>> BEGIN Records for processing

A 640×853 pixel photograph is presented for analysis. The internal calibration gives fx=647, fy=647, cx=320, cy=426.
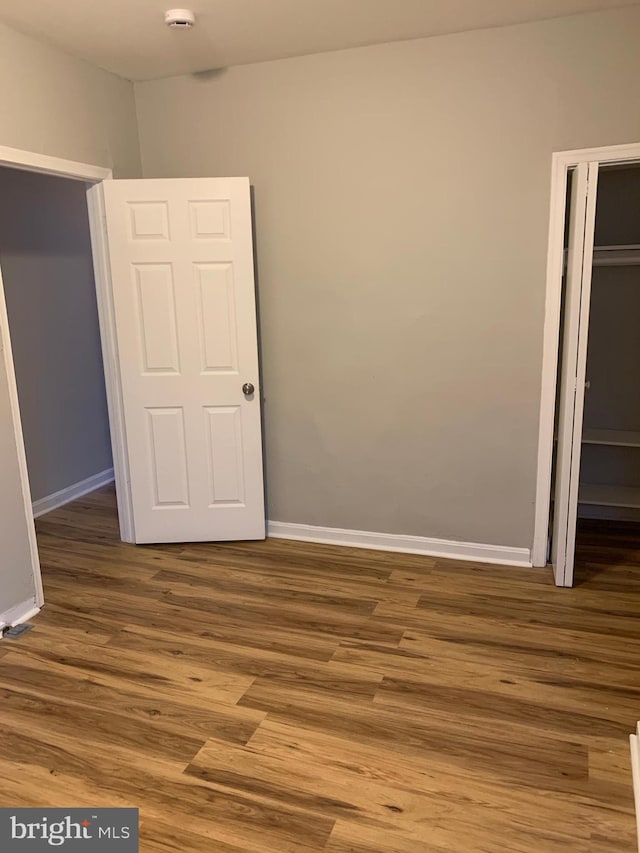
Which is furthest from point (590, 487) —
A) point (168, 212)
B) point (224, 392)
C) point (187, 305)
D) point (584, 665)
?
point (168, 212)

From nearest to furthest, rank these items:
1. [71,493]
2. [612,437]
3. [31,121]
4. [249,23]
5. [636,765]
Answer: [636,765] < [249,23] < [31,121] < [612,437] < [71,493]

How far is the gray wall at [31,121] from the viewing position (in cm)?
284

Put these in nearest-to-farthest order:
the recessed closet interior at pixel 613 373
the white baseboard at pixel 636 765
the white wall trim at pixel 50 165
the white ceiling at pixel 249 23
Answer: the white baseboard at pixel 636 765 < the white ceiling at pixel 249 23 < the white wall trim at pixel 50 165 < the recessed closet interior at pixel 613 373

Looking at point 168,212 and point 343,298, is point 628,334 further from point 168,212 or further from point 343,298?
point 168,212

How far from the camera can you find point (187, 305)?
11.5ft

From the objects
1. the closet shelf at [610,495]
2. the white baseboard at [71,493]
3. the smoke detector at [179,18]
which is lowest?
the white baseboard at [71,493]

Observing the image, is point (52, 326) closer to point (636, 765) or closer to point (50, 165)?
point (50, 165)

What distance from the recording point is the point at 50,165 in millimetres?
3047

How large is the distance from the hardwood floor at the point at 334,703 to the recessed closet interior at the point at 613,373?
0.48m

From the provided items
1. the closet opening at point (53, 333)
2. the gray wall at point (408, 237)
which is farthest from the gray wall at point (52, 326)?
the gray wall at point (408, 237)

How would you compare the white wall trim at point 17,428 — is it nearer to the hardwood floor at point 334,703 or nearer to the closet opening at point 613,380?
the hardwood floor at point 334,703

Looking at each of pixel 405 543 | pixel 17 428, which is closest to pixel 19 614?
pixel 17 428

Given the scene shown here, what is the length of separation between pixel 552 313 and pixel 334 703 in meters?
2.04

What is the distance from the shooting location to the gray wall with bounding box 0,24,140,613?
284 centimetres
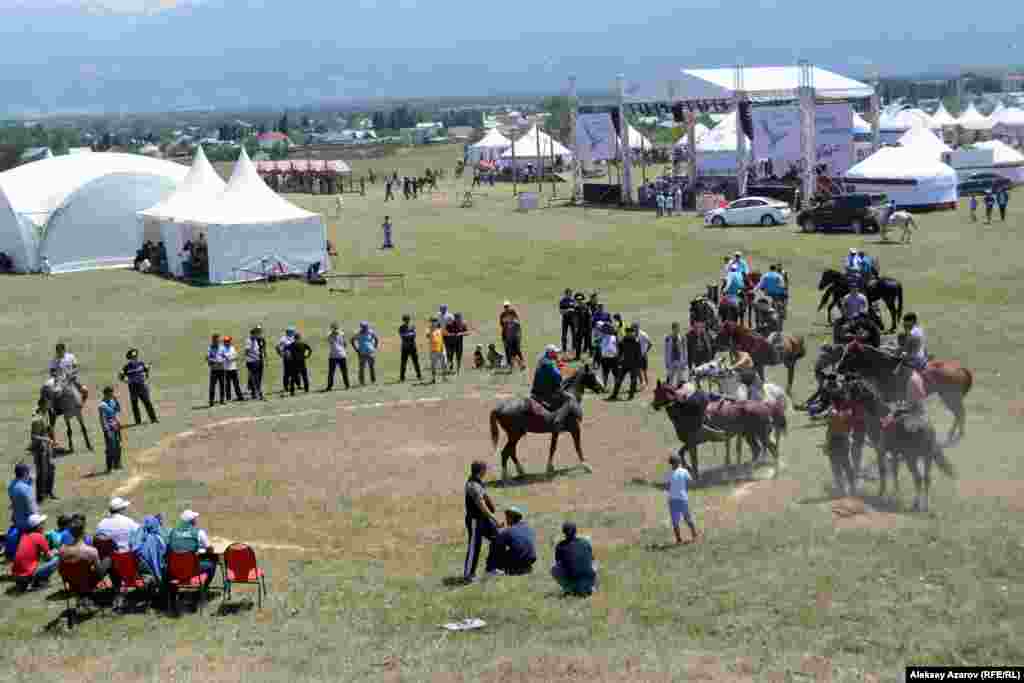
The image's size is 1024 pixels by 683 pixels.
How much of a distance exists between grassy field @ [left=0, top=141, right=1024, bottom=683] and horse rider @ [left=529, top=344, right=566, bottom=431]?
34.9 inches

>> END Records for processing

# Required task
Retype every entry verbatim and exclude the pictures from the copy.

# The result
A 640×853 pixel photograph is presented for analysis. The internal calibration gives fx=647, fy=647, cx=320, cy=426.
Which is furthest from point (590, 487) —
A) point (168, 212)
B) point (224, 392)
C) point (187, 305)
D) point (584, 665)
?
point (168, 212)

From nearest to furthest, rank these items:
1. [71,493]
2. [612,437]
3. [31,121]
4. [249,23]
5. [636,765]
Answer: [636,765] < [249,23] < [31,121] < [612,437] < [71,493]

How far is the gray wall at [31,121] from the viewing position (in cm)?
284

Put these in nearest-to-farthest order:
the recessed closet interior at pixel 613 373
the white baseboard at pixel 636 765
the white wall trim at pixel 50 165
the white ceiling at pixel 249 23
Answer: the white baseboard at pixel 636 765 < the white ceiling at pixel 249 23 < the white wall trim at pixel 50 165 < the recessed closet interior at pixel 613 373

Looking at point 168,212 and point 343,298, is point 628,334 further from point 168,212 or further from point 343,298?
point 168,212

How far from the camera can you find point (187, 305)?
11.5ft

From the objects
1. the closet shelf at [610,495]
2. the white baseboard at [71,493]
3. the smoke detector at [179,18]
which is lowest?
the white baseboard at [71,493]

Observing the image, is point (52, 326) closer to point (636, 765) or closer to point (50, 165)?
point (50, 165)

What distance from the recording point is the point at 50,165 in millimetres?
3047

How large is the distance from the hardwood floor at the point at 334,703 to the recessed closet interior at the point at 613,373?
0.48m

From the provided items
1. the closet opening at point (53, 333)
2. the gray wall at point (408, 237)
which is farthest from the gray wall at point (52, 326)?
the gray wall at point (408, 237)

How would you compare the white wall trim at point 17,428 — is it nearer to the hardwood floor at point 334,703 or nearer to the closet opening at point 613,380?
the hardwood floor at point 334,703

Looking at each of pixel 405 543 | pixel 17 428, which is closest to pixel 19 614?
pixel 17 428

Given the scene shown here, what is the length of separation between pixel 552 313 and pixel 334 703 in meters?
2.04

What is the distance from the shooting location to the gray wall with bounding box 0,24,140,613?
284 centimetres
The image's size is 1024 pixels by 683 pixels.
How much of a distance exists between grassy field @ [left=0, top=141, right=1024, bottom=683] and horse rider @ [left=529, top=344, right=566, bottom=431]?
34.9 inches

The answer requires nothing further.